→ **Directive**: Update each of the entries below by replacing "camera" with "viewer" and changing nothing else.

→ **Data shown**:
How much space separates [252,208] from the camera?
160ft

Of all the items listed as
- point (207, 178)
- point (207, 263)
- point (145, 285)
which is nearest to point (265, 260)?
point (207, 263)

→ **Final result**:
How much space separates [252,208] from the viewer?
160ft

Of all the items listed as
- point (207, 178)
- point (207, 263)
- point (145, 285)
which is nearest to point (265, 260)?
point (207, 263)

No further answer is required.